## Text provided
— Start —

### **Load Library**

In [1]:
import pandas as pd
import sqlalchemy as sa

print(pd.__version__)
print(sa.__version__)

from config import oltp_conn_string, warehouse_conn_string, oltp_tables, warehouse_tables, dimension_columns, ddl_statements, ddl_marts

2.1.4
1.4.39


In [2]:
%pip install sqlalchemy==1.4.39

Note: you may need to restart the kernel to use updated packages.


In [3]:
print(pd.__version__)
print(sa.__version__)

2.1.4
1.4.39


### **Function ETL**

In [4]:
def create_tables():
    """Create tables in the data warehouse if they do not exist."""
    engine = sa.create_engine(warehouse_conn_string)
    with engine.connect() as conn:
        for ddl in ddl_statements.values():
            conn.execute(ddl)
            
def extract_data(table_name):
    """Extract data from a table in the OLTP database."""
    engine = sa.create_engine(oltp_conn_string)
    query = f"SELECT * FROM {oltp_tables[table_name]}"
    df = pd.read_sql(query, engine)
    print(f'Extract Data {oltp_tables[table_name]} Success')
    return df

def transform_data(df, target_table):
    """Transform the extracted data to match the schema of the target dimension table."""
    columns = dimension_columns.get(target_table)
    if columns:
        df = df[columns]
    print(f'Transform Data {target_table} Success')

— End —

## Raw records
— Start —

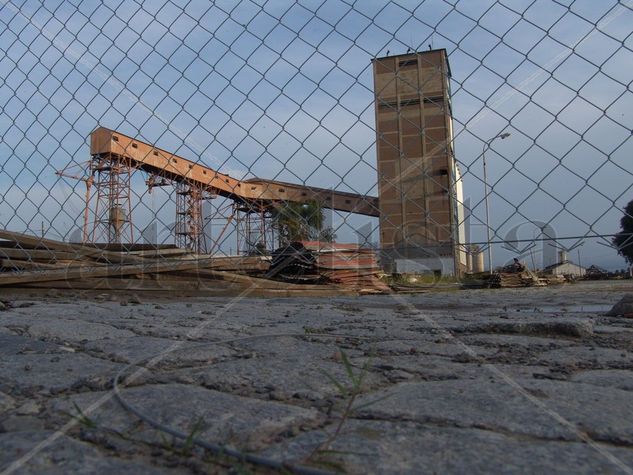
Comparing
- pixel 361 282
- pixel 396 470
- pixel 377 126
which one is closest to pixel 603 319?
pixel 377 126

— End —

## What to work on
- a) Return the ETL notebook text from "df = pd.read_sql(query, engine)" up to and including "columns = dimension_columns.get(target_table)", copied word for word.
- b) Output each line of the rows that follow the ETL notebook as a numbered list. Skip blank lines and leave the pictures out.

## Answers given
- a)
df = pd.read_sql(query, engine)
    print(f'Extract Data {oltp_tables[table_name]} Success')
    return df

def transform_data(df, target_table):
    """Transform the extracted data to match the schema of the target dimension table."""
    columns = dimension_columns.get(target_table)

- b)
1. Comparing
2. - pixel 361 282
3. - pixel 396 470
4. - pixel 377 126
5. which one is closest to pixel 603 319?
6. pixel 377 126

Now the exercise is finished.